Process score is tracked at the rep level, but you can also view it for a team. It measures this: is the rep contacting the people they’re supposed to be contacting on the days that they’re supposed to be contacting them?

In other words, beyond just doing enough activity, is the rep being effective by doing the right activity at the right time?

Any time I’ve tracked this metric, the reps with the highest process score achieved regular quota attainment. In fact, at my last job, the three people who were always at or above 80% have been promoted since I left. So, there’s a direct correlation between rep effectiveness and hitting that process score. It was, and will continue to be, the most effective measure of success for me and my entire team.

How to Work With the Process Score

Forget daily calls and emails. Set KPIs that matter and make sense, like daily limits, process scores, and talk times. Those are the levers that your team can push in a meaningful way. 

As a sales manager, work with your RevOps team to find the magic number of activities your reps need to complete each day. 

Then, for cadences, set a daily people target (a daily limit of how many people you want reps to add to a cadence). And, also determine what activities make up the cadences reps will use. 

As long as reps are adding the allocated number of leads per day per cadence and maintaining an 80% process score, everyone will hit quota. And because you’ve predetermined the correct amount of activity, you’re no longer hounding reps to make an arbitrary number of calls. It’s simply up to them to get their activities done and up to you to ensure that’s happening, using the data from their results to coach your team along the way.

Ultimately, you’re driving an SDR to become an AE. And you’re driving an AE to become a team lead, manager, or eventually a VP. So, taking away someone’s autonomy and ability to get their job done because you want them to make 75 calls a day doesn’t seem fair. And, why 75, by the way? I had reps who would call their mom just to make it to 75 calls. And what good is that doing?

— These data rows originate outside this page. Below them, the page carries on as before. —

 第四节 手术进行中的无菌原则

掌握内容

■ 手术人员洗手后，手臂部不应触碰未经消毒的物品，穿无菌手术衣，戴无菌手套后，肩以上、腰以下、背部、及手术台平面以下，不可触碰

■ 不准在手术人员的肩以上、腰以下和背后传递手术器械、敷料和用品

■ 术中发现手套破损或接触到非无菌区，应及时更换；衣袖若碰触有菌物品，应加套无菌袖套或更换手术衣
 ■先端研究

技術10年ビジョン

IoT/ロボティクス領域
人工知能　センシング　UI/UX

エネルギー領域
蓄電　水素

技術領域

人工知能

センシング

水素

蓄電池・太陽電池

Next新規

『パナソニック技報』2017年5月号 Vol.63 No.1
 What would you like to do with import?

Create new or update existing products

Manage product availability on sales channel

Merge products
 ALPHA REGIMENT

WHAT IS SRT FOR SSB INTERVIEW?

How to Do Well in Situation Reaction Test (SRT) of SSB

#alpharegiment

By driving your team based on process score instead, reps will no longer take fruitless measures to achieve quota. Instead, they’re gaining wiggle room in their day for optimization or working on projects that contribute to the team.

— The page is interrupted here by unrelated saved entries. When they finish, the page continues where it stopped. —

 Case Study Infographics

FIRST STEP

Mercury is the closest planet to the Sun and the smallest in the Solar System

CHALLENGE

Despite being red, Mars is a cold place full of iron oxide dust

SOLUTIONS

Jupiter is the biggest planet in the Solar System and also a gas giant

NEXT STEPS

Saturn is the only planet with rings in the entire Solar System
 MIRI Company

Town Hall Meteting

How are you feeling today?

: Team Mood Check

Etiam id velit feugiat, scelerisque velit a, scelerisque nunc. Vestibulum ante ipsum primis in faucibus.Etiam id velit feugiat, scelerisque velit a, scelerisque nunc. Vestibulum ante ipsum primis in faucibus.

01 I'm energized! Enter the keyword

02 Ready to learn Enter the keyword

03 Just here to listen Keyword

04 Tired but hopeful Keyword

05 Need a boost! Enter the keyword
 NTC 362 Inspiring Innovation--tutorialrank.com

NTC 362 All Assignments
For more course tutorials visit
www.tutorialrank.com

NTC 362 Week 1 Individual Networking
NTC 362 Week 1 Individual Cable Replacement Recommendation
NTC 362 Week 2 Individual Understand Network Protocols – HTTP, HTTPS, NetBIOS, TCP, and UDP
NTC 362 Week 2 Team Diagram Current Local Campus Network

That said, I believe that number of calls, emails, and reply rates are the most overrated metrics. Too many sales managers focus on these areas, but none are an indicator of success. It’s all about taking the right actions at the right time

Sales Managers, Here’s How to Handle Reps Not Hitting Numbers

When I hire anyone, I’m looking for creativity first and foremost. When quota is on the line, you want reps who can come to the table with a solution. You want people on your team who can work autonomously.

But, when things don’t go according to plan, I first ask why.

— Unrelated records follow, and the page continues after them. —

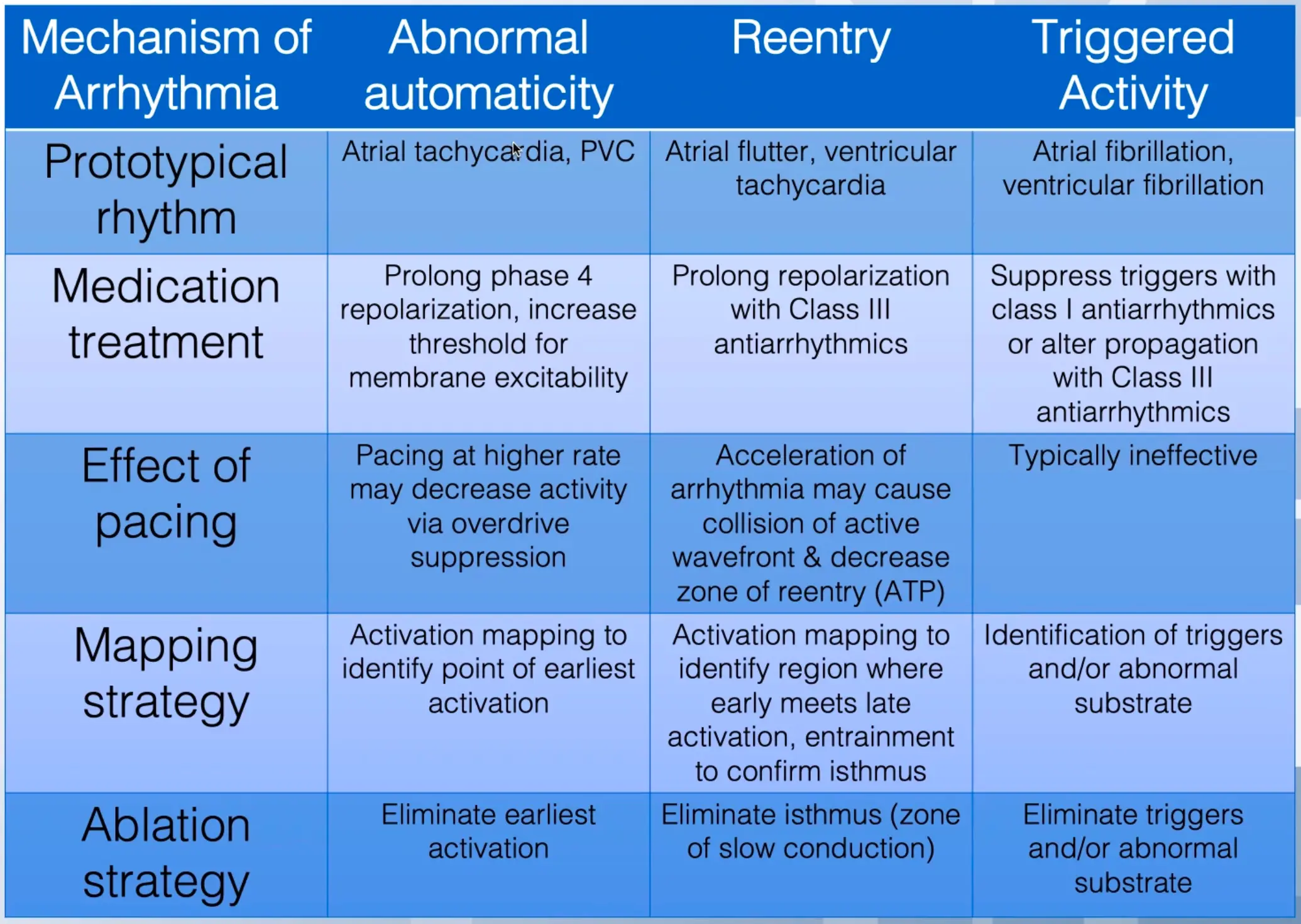 | Mechanism of Arrhythmia | Abnormal automaticity | Reentry | Triggered Activity |
|---|---|---|---|
| Prototypical rhythm | Atrial tachycardia, PVC | Atrial flutter, ventricular tachycardia | Atrial fibrillation, ventricular fibrillation |
| Medication treatment | Prolong phase 4 repolarization, increase threshold for membrane excitability | Prolong repolarization with Class III antiarrhythmics | Suppress triggers with class I antiarrhythmics or alter propagation with Class III antiarrhythmics |
| Effect of pacing | Pacing at higher rate may decrease activity via overdrive suppression | Acceleration of arrhythmia may cause collision of active wavefront & decrease zone of reentry (ATP) | Typically ineffective |
| Mapping strategy | Activation mapping to identify point of earliest activation | Activation mapping to identify region where early meets late activation, entrainment to confirm isthmus | Identification of triggers and/or abnormal substrate |
| Ablation strategy | Eliminate earliest activation | Eliminate isthmus (zone of slow conduction) | Eliminate triggers and/or abnormal substrate |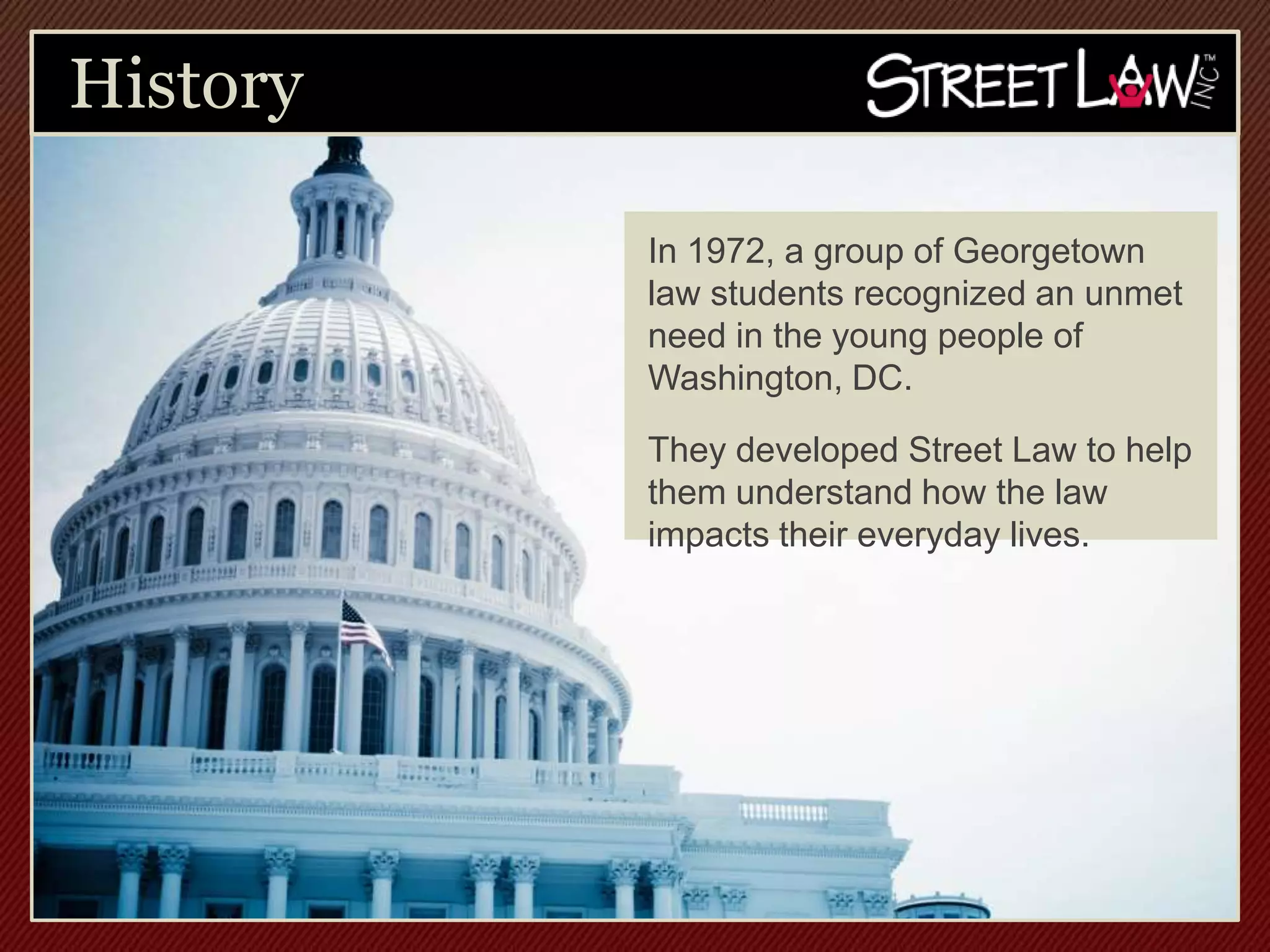 History

STREET LAW INC™

In 1972, a group of Georgetown law students recognized an unmet need in the young people of Washington, DC.

They developed Street Law to help them understand how the law impacts their everyday lives.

Have I stopped having consistent one-on-ones with that rep? Have I moved their desk away from their friends because they were getting distracted, but now they’re getting disheartened?

Or, is there an external factor that’s preventing them from reaching their goals that I’m not considering? Maybe they just broke up with their partner (which, more often than not, has affected poor performance in the past).  

Nine times out of 10, the reason a rep isn’t reaching goals is unrelated to their ability to get their job done. 

Recently, in my last role, I approached a rep and said, “Hey, you’re not hitting the numbers that you used to be hitting. What’s going on?” And asking the question that way gave him space to open up. He told me he wasn’t in love with sales anymore. 

So, I said, “Well, let’s find you a different job here.” We moved and promoted him to another team so he could do what he really loved. And all that led to a happier person and a better team member for another team.

But, people would be amazed at how often sales managers don’t simply ask reps why they’re failing. Instead, they ask, why did your calls go down? Or, why aren’t you reaching out to prospects like you used to? When they should be asking an open-ended question like, “Why isn’t this working anymore?”

Sales is a really hard job. When an SDR or AE has a bad month and doesn’t hit quota, it’s easy to go into a spiral. So, keeping that human element as a sales manager and asking why something isn’t going well goes much further than anything else.